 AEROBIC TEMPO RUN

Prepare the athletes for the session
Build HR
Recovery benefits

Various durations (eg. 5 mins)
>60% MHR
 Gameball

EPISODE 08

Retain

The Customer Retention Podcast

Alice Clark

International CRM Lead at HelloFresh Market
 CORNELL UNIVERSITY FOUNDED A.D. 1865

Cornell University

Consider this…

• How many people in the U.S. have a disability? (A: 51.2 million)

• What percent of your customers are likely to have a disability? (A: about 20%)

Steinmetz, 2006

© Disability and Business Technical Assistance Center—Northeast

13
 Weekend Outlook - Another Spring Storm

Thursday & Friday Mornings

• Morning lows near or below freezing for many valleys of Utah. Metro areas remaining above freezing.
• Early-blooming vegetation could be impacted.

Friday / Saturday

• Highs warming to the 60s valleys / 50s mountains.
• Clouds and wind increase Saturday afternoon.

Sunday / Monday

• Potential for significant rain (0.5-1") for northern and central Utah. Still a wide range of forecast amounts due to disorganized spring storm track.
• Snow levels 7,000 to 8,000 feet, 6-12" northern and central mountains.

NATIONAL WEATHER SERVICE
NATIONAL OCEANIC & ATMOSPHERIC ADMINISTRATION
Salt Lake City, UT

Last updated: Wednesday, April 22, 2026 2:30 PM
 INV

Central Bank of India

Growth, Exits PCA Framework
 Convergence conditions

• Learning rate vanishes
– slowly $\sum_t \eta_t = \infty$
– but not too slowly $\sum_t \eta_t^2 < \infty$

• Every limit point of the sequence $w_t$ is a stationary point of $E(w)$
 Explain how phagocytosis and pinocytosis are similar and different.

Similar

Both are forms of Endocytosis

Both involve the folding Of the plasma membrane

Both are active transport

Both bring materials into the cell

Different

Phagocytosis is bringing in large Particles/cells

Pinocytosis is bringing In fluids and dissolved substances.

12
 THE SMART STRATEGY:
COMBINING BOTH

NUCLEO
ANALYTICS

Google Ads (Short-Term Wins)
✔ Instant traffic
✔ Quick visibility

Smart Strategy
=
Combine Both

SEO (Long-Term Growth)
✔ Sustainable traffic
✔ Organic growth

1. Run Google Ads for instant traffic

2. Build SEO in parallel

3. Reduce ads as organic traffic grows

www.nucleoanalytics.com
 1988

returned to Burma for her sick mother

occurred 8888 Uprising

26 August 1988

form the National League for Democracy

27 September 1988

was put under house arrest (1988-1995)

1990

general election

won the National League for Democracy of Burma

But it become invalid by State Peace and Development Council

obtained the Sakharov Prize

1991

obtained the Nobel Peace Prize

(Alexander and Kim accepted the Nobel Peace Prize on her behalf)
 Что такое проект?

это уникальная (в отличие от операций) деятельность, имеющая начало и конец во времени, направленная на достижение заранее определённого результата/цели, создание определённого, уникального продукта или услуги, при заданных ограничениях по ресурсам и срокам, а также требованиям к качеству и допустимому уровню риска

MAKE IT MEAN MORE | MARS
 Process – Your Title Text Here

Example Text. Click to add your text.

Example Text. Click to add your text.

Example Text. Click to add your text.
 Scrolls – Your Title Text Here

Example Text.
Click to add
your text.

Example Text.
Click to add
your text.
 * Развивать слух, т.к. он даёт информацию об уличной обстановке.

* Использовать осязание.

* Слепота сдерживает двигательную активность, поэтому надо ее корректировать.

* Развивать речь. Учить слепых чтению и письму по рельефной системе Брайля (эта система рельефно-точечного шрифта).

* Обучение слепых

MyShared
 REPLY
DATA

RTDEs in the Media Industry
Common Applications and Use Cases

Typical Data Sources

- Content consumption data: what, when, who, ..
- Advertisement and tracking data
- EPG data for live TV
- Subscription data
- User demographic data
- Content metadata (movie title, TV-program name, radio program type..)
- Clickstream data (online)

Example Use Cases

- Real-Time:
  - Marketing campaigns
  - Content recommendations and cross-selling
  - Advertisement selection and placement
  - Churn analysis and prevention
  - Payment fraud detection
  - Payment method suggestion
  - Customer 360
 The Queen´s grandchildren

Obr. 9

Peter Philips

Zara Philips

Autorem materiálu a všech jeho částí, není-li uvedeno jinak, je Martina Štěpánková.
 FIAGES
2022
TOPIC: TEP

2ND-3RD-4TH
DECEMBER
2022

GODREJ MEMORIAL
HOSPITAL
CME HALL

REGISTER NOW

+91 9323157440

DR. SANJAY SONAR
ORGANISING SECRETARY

****

◆ WORK REQUEST ◆
Give back the data above word for word.

◆ PROBLEM SOLUTION ◆
 AEROBIC TEMPO RUN

Prepare the athletes for the session
Build HR
Recovery benefits

Various durations (eg. 5 mins)
>60% MHR
 Gameball

EPISODE 08

Retain

The Customer Retention Podcast

Alice Clark

International CRM Lead at HelloFresh Market
 CORNELL UNIVERSITY FOUNDED A.D. 1865

Cornell University

Consider this…

• How many people in the U.S. have a disability? (A: 51.2 million)

• What percent of your customers are likely to have a disability? (A: about 20%)

Steinmetz, 2006

© Disability and Business Technical Assistance Center—Northeast

13
 Weekend Outlook - Another Spring Storm

Thursday & Friday Mornings

• Morning lows near or below freezing for many valleys of Utah. Metro areas remaining above freezing.
• Early-blooming vegetation could be impacted.

Friday / Saturday

• Highs warming to the 60s valleys / 50s mountains.
• Clouds and wind increase Saturday afternoon.

Sunday / Monday

• Potential for significant rain (0.5-1") for northern and central Utah. Still a wide range of forecast amounts due to disorganized spring storm track.
• Snow levels 7,000 to 8,000 feet, 6-12" northern and central mountains.

NATIONAL WEATHER SERVICE
NATIONAL OCEANIC & ATMOSPHERIC ADMINISTRATION
Salt Lake City, UT

Last updated: Wednesday, April 22, 2026 2:30 PM
 INV

Central Bank of India

Growth, Exits PCA Framework
 Convergence conditions

• Learning rate vanishes
– slowly $\sum_t \eta_t = \infty$
– but not too slowly $\sum_t \eta_t^2 < \infty$

• Every limit point of the sequence $w_t$ is a stationary point of $E(w)$
 Explain how phagocytosis and pinocytosis are similar and different.

Similar

Both are forms of Endocytosis

Both involve the folding Of the plasma membrane

Both are active transport

Both bring materials into the cell

Different

Phagocytosis is bringing in large Particles/cells

Pinocytosis is bringing In fluids and dissolved substances.

12
 THE SMART STRATEGY:
COMBINING BOTH

NUCLEO
ANALYTICS

Google Ads (Short-Term Wins)
✔ Instant traffic
✔ Quick visibility

Smart Strategy
=
Combine Both

SEO (Long-Term Growth)
✔ Sustainable traffic
✔ Organic growth

1. Run Google Ads for instant traffic

2. Build SEO in parallel

3. Reduce ads as organic traffic grows

www.nucleoanalytics.com
 1988

returned to Burma for her sick mother

occurred 8888 Uprising

26 August 1988

form the National League for Democracy

27 September 1988

was put under house arrest (1988-1995)

1990

general election

won the National League for Democracy of Burma

But it become invalid by State Peace and Development Council

obtained the Sakharov Prize

1991

obtained the Nobel Peace Prize

(Alexander and Kim accepted the Nobel Peace Prize on her behalf)
 Что такое проект?

это уникальная (в отличие от операций) деятельность, имеющая начало и конец во времени, направленная на достижение заранее определённого результата/цели, создание определённого, уникального продукта или услуги, при заданных ограничениях по ресурсам и срокам, а также требованиям к качеству и допустимому уровню риска

MAKE IT MEAN MORE | MARS
 Process – Your Title Text Here

Example Text. Click to add your text.

Example Text. Click to add your text.

Example Text. Click to add your text.
 Scrolls – Your Title Text Here

Example Text.
Click to add
your text.

Example Text.
Click to add
your text.
 * Развивать слух, т.к. он даёт информацию об уличной обстановке.

* Использовать осязание.

* Слепота сдерживает двигательную активность, поэтому надо ее корректировать.

* Развивать речь. Учить слепых чтению и письму по рельефной системе Брайля (эта система рельефно-точечного шрифта).

* Обучение слепых

MyShared
 REPLY
DATA

RTDEs in the Media Industry
Common Applications and Use Cases

Typical Data Sources

- Content consumption data: what, when, who, ..
- Advertisement and tracking data
- EPG data for live TV
- Subscription data
- User demographic data
- Content metadata (movie title, TV-program name, radio program type..)
- Clickstream data (online)

Example Use Cases

- Real-Time:
  - Marketing campaigns
  - Content recommendations and cross-selling
  - Advertisement selection and placement
  - Churn analysis and prevention
  - Payment fraud detection
  - Payment method suggestion
  - Customer 360
 The Queen´s grandchildren

Obr. 9

Peter Philips

Zara Philips

Autorem materiálu a všech jeho částí, není-li uvedeno jinak, je Martina Štěpánková.
 FIAGES
2022
TOPIC: TEP

2ND-3RD-4TH
DECEMBER
2022

GODREJ MEMORIAL
HOSPITAL
CME HALL

REGISTER NOW

+91 9323157440

DR. SANJAY SONAR
ORGANISING SECRETARY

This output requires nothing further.